Start of Source passage

And though honesty, without the pleasure and comforts of it, be still better and more eligible, yet while man's reason and virtue are so weak, and his sense and appetite so strong, and his body hath so much power upon his mind, it is very few that the mere love of virtue would prevail with, if that virtue were never to come to a higher degree than this.

It is undoubtedly true, that the delights of holiness are incomparably more desirable, as we have them in this life, than kingdoms and all the pleasures of the flesh; but, that is, principally, because that this life is the passage to a better, and hath relation to so glorious a reward. The least forethought of future blessedness may weigh down all the riches and pleasures of the world, but take away the respect to the life to come, and weak man would meet with no such comforts.

It is true, also, that virtue and piety is most desirable, even for itself; but that is, especially, as it will be itself indeed, in a life of fuller perfection than this for here it is so weak and clogged with so many corruptions and infirmities, that the comfort of it is little perceived; but as a child in infancy hath less pleasure than a brute, for all his reason; and, as young scholars for a time do meet with more trouble than pleasure in their learning, and half-witted artists are often more incommodious than none; and no one would much seek after arts and learning, for all its excellency, if they had no hopes to ascend above that troublesome, smattering degree: even so in the present case, though the least virtue be in itself more valuable than all sensual pleasure, yet, considered as good to us, we should never be able to prefer it, if we had not hopes of a higher measure than most of the truly virtuous and obedient do here attain.

End of Source passage
Start of Provided material

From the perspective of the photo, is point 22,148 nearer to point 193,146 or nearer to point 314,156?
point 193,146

End of Provided material

§ **Challenges**
A) Copy out everything in the passage on virtue and the life to come from "And though honesty, without" down to "no such comforts.".
B) In the final paragraph of the passage on virtue and the life to come, which figures are offered as comparisons for virtue in its present imperfect state? List each of them.
C) Carry on the passage on virtue and the life to come from the point where it stops.

§ **Answers for this exercise**
A)
And though honesty, without the pleasure and comforts of it, be still better and more eligible, yet while man's reason and virtue are so weak, and his sense and appetite so strong, and his body hath so much power upon his mind, it is very few that the mere love of virtue would prevail with, if that virtue were never to come to a higher degree than this.

It is undoubtedly true, that the delights of holiness are incomparably more desirable, as we have them in this life, than kingdoms and all the pleasures of the flesh; but, that is, principally, because that this life is the passage to a better, and hath relation to so glorious a reward. The least forethought of future blessedness may weigh down all the riches and pleasures of the world, but take away the respect to the life to come, and weak man would meet with no such comforts.

B)
- A child in infancy, who has less pleasure than a brute, for all his reason
- Young scholars, who for a time meet with more trouble than pleasure in their learning
- Half-witted artists, who are often more incommodious than none

C)
Either it is fleshly, worldly pleasure, or it is the pleasing and enjoying of God in holiness and love, which is man's ultimate end if it be the former, then, certainly the sensual and wicked are in a better condition than the obedient; for they have much more of that kind of delight, while the best are often tormented and persecuted by their cruelty: but if it be the latter, then it is sure to be enjoyed hereafter, seeing we have here so small a measure, and also find that all the virtue and holiness of this life consisteth much more in desire and seeking, than in delightful enjoying; and our delights are, for the most part, the effects of hope of what we shall possess hereafter, more than of the sense of our present happiness.a

There is no righteous governor on earth that will suffer, if he can help it, his disobedient subjects to persecute those that most carefully obey him, and to make them a common scorn, and to imprison them, torment them, burn them at stakes, or banish them; and then say, 'That their obedience is, in its own nature, so much better than disobedience, that it is reward enough of itself.' It is not the work of a ruler, only to see that no man be a loser by him, or his service, in point of commutative justice, but to see, that by distributive justice, such a difference be made between the obedient and disobedient, as the difference of their actions do require, in order to the ends of government. Justice giveth every one his due: mercy, itself, when it remitteth a penalty, doth it for the same ends, and upon such reasonable considerations of repentance, confession, satisfaction, reparation, according to power, that it may be called a just mercy. God is such a lover of holiness, that he will in his government manifest that love, and such a hater of sin, that he will signify his hatred of it to the sinner.b

Moreover, the body itself is part of the man, and that part which hath no small interest in the sin. It seemeth, therefore, unjust that the bodies and sensitive powers of the disobedient, should have all kind of pleasures, and the bodies and sense of the obedient, have the pain of fasting, self-denial, persecutions, cruelties, and no further judgment to make a more equal retribution.

a Animus est ingeneratus à Deo, ex quo verè vel agnatio nobis cum cœlestibus vel genus vel stirps appellari potest.-Cic. 1, de Leg.

b Quum Pompeio res infeliciter cederent, et ad Cæsarem inclinaret victoria, Cato dicebat, in rebus divinis multum esse caliginis; quod Pompeio præter jus agenti fuissent omnia prospera; causam reipublicæ tuenti nihil succederet.-Plutarch. in Catone.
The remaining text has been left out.